CONSENSUS: The panel agrees that scientific explanation must go beyond mere description or correlation to provide genuine understanding. All experts acknowledge that successful explanations connect phenomena to broader frameworks—whether logical, unifying, mechanistic, or structural. They also converge on the importance of precision and rigor, though they define these qualities differently. Notably, each position implicitly recognizes elements from the others: the Positivist acknowledges mathematical structures, the Naturalist values mechanistic details, the Mechanist appeals to regular patterns, and the Structuralist admits the importance of predictive success.
CONTESTED TERRAIN: The fundamental disagreement centers on what constitutes the "source" versus the "consequence" of explanatory power. The Positivist insists logical deduction from laws is primary, with mechanisms and utility being secondary features. The Naturalist argues cognitive unification is foundational, with formal structures serving human purposes. The Mechanist contends that revealing productive processes is fundamental, with laws and patterns being mere descriptions of mechanistic regularities. The Structuralist maintains that mathematical invariance is primary, with our theoretical interpretations being expendable scaffolding. Each expert accuses the others of confusing cause with effect in explanatory success.
UNCONSIDERED PERSPECTIVES: Several crucial angles emerged that most people wouldn't initially consider. First, the temporal dimension: explanations must account for how they remain stable or evolve across theory changes, revealing that explanation is not just about current understanding but about epistemic resilience.

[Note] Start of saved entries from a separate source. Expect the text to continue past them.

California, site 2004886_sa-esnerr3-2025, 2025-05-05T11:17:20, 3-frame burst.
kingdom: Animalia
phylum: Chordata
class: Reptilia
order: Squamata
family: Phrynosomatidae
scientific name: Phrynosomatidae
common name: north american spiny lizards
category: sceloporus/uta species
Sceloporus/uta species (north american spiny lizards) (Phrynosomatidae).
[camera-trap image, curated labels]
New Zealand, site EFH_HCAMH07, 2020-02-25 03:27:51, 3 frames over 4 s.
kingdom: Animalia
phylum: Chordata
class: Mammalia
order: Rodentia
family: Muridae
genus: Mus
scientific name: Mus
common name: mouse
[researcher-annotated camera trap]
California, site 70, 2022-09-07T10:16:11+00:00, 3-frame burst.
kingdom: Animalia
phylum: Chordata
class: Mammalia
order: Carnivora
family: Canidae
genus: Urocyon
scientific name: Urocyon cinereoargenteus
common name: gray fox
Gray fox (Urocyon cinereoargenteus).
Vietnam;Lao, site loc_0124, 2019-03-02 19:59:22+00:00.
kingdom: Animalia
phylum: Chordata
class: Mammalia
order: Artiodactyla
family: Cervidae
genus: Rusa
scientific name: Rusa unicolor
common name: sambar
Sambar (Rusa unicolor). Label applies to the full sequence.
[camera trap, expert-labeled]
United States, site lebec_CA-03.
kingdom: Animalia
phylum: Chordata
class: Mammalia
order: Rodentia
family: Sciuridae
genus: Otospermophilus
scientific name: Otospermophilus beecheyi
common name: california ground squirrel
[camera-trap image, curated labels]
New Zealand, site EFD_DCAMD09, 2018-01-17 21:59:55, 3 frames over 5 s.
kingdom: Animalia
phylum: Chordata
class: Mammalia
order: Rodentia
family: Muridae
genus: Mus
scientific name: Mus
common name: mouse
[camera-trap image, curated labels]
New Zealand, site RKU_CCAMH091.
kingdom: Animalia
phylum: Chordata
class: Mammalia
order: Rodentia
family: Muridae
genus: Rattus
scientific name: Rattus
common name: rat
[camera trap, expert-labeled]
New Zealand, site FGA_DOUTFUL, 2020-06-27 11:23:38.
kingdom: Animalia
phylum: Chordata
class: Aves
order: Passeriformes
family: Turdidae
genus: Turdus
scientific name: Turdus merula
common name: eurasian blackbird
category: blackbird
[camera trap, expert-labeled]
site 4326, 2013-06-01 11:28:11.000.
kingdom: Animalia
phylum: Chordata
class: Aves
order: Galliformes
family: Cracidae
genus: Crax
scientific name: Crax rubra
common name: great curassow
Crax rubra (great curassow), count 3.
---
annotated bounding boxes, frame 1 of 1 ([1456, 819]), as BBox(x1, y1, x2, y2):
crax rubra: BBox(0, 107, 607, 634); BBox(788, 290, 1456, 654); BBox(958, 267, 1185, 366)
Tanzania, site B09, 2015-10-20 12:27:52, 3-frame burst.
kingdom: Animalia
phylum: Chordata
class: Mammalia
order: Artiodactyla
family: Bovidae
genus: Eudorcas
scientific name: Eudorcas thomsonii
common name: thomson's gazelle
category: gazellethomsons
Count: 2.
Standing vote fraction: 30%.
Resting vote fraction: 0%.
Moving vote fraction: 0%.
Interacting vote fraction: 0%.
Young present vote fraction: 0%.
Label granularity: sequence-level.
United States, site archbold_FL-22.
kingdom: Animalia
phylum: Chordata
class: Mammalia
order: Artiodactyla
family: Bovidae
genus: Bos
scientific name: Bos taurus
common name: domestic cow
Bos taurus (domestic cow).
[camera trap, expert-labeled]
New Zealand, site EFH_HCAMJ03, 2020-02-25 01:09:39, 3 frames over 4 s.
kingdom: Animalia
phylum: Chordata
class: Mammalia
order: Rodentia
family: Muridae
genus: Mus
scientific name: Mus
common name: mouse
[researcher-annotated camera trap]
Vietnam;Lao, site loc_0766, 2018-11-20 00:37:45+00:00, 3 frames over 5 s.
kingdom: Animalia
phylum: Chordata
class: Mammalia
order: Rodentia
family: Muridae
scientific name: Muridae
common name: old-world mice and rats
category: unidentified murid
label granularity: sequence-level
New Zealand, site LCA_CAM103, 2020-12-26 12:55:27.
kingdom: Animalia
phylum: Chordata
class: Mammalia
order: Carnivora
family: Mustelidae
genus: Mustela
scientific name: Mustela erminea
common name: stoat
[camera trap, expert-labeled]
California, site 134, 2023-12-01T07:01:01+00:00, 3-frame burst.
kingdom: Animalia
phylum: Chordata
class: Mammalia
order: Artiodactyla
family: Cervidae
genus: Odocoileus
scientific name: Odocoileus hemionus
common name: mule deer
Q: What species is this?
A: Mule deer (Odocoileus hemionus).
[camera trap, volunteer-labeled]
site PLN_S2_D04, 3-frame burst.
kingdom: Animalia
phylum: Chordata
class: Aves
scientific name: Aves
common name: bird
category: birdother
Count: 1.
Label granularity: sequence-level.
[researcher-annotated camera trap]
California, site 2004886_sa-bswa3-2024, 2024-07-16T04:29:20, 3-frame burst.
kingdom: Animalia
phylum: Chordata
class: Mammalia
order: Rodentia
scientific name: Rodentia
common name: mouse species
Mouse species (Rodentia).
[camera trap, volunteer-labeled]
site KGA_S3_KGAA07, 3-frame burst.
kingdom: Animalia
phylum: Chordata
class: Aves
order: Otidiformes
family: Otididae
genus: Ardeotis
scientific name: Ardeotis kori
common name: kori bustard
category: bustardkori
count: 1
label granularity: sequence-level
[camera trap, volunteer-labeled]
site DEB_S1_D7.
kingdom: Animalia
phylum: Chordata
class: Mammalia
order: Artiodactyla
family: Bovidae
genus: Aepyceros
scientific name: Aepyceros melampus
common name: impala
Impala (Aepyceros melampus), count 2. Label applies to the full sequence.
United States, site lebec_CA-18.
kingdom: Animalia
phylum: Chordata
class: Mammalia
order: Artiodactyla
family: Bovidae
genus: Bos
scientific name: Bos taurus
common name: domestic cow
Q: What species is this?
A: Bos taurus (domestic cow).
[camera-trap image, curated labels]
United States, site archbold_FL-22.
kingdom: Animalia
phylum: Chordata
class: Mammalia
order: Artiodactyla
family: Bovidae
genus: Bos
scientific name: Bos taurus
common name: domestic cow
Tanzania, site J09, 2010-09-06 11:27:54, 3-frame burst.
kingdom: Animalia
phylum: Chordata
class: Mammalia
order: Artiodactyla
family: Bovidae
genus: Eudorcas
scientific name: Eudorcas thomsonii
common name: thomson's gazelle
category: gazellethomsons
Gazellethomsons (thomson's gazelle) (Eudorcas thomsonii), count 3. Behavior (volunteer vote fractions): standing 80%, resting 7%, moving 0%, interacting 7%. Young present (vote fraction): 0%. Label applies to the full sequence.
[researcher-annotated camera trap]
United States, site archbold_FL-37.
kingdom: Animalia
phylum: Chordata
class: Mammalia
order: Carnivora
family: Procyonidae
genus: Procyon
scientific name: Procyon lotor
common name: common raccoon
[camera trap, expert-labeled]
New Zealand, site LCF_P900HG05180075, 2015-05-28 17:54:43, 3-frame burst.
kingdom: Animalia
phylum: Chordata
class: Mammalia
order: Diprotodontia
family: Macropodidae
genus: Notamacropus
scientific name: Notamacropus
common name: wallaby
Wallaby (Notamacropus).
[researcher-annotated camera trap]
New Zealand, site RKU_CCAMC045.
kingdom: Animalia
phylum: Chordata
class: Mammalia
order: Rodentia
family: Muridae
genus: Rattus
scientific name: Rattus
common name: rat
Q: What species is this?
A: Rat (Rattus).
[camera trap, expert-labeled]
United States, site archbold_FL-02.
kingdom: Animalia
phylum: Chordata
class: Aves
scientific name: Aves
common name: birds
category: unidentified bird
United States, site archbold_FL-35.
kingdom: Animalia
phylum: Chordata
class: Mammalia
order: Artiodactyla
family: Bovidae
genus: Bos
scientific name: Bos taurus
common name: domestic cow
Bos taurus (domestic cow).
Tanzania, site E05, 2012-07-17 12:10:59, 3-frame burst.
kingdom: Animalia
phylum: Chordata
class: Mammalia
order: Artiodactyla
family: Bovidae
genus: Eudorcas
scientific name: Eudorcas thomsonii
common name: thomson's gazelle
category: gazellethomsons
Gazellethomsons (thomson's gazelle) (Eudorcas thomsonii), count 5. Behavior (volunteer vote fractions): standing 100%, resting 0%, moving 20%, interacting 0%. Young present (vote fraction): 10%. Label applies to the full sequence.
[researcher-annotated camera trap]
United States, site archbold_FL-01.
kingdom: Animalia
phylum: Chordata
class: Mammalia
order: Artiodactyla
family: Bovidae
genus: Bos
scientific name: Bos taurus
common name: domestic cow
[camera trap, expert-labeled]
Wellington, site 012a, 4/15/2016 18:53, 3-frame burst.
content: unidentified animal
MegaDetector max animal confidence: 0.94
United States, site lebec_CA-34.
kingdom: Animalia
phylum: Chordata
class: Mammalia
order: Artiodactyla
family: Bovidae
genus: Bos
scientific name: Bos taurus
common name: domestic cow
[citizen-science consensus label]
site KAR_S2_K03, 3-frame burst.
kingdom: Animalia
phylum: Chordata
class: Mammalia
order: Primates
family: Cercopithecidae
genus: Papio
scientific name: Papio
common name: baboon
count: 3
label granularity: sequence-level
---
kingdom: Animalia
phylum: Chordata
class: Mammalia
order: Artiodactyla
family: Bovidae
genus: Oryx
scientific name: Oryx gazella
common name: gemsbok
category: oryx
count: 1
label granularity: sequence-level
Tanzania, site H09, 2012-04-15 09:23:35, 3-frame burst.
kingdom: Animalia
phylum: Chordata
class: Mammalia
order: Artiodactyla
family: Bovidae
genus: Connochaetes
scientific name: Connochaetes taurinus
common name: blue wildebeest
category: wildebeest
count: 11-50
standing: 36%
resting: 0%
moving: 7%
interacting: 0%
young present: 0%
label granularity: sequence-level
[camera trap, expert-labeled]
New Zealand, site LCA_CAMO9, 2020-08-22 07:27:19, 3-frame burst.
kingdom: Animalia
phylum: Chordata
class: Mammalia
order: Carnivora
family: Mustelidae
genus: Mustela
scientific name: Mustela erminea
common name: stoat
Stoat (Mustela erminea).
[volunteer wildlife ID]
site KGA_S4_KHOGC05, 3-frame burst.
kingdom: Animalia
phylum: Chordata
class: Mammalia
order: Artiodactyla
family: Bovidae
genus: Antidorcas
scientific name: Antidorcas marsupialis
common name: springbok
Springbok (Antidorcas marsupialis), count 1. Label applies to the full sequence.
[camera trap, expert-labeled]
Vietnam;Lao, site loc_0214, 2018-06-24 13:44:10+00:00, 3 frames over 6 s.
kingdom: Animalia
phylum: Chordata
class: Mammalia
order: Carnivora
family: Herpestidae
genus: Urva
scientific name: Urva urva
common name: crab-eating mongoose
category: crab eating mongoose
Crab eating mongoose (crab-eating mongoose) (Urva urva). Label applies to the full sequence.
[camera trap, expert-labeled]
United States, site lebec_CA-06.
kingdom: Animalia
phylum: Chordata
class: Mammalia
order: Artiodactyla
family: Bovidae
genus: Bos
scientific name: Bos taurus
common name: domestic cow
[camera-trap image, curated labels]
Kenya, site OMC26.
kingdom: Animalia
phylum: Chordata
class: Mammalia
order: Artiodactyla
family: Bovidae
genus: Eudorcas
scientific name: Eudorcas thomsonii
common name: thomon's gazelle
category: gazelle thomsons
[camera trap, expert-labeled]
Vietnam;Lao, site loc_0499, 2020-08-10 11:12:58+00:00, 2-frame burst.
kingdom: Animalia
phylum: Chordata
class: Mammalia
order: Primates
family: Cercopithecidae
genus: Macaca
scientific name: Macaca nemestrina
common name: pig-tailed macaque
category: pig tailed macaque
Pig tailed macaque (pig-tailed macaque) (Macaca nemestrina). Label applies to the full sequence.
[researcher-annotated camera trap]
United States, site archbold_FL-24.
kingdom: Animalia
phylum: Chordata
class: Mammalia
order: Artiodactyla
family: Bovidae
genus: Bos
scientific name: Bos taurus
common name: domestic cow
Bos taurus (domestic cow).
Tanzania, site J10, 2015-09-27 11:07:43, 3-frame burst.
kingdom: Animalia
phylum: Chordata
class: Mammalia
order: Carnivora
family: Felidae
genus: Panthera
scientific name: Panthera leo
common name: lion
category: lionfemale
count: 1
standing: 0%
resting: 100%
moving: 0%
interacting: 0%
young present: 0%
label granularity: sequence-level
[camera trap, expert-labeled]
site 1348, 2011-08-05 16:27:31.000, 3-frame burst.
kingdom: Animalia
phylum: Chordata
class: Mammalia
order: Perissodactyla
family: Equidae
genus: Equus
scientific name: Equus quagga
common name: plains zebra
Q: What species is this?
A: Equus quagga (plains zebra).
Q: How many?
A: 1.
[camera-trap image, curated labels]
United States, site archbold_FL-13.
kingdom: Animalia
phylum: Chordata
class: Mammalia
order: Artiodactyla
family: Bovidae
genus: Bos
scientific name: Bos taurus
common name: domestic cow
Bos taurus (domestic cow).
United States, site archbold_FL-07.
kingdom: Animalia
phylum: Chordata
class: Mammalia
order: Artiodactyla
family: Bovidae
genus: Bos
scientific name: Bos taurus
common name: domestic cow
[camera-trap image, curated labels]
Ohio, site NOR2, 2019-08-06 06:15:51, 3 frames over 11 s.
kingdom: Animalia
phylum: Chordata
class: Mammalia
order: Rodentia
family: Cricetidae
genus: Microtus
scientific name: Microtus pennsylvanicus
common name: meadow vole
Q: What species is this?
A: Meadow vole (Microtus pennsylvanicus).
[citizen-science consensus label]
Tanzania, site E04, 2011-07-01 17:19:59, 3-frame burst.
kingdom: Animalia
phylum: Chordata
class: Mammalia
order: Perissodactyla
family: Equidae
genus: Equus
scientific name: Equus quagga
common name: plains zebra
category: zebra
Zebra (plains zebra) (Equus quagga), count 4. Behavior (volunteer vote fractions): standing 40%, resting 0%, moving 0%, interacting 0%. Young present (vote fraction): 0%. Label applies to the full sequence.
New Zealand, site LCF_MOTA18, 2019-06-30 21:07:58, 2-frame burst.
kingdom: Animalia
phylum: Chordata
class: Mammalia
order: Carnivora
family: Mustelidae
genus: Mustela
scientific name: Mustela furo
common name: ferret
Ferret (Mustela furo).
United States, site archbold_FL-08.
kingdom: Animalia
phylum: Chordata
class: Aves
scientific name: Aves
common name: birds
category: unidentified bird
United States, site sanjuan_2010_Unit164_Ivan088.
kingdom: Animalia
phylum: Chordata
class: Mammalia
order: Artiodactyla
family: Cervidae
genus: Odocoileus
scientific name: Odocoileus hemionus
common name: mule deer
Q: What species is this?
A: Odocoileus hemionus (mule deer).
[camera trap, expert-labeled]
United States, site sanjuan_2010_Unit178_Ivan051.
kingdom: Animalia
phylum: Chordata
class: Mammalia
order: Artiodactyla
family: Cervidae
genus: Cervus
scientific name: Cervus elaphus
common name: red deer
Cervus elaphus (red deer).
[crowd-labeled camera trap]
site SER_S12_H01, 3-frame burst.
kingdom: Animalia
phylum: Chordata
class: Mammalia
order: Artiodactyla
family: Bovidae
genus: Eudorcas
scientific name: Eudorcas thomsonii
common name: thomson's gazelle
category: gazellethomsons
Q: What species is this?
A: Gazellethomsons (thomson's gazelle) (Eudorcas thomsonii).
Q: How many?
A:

Second, the multi-level integration problem: phenomena typically require explanatory frameworks that span from mathematical structures through mechanisms to human purposes—suggesting that good explanations may need to satisfy multiple criteria simultaneously rather than privileging one approach. Third, the context-dependency insight: what counts as a good explanation may legitimately vary across scientific domains, research contexts, and explanatory projects, challenging the search for a universal account.
EMERGENT KEY INSIGHT: The deepest insight that no single expert reached alone is that scientific explanation may be fundamentally pluralistic and complementary rather than reducible to a single model. The productive tension between these approaches suggests that the most powerful scientific explanations succeed precisely because they integrate multiple dimensions—logical rigor, mechanistic detail, unifying power, and structural invariance—in domain-appropriate ways. Rather than viewing these as competing theories of explanation, mature scientific understanding may require explanatory frameworks that can simultaneously satisfy formal constraints, reveal productive processes, serve cognitive needs, and capture invariant relationships. This suggests that the question "What makes a good scientific explanation?" may be less important than "How do different explanatory virtues work together to provide robust understanding across different scientific contexts?"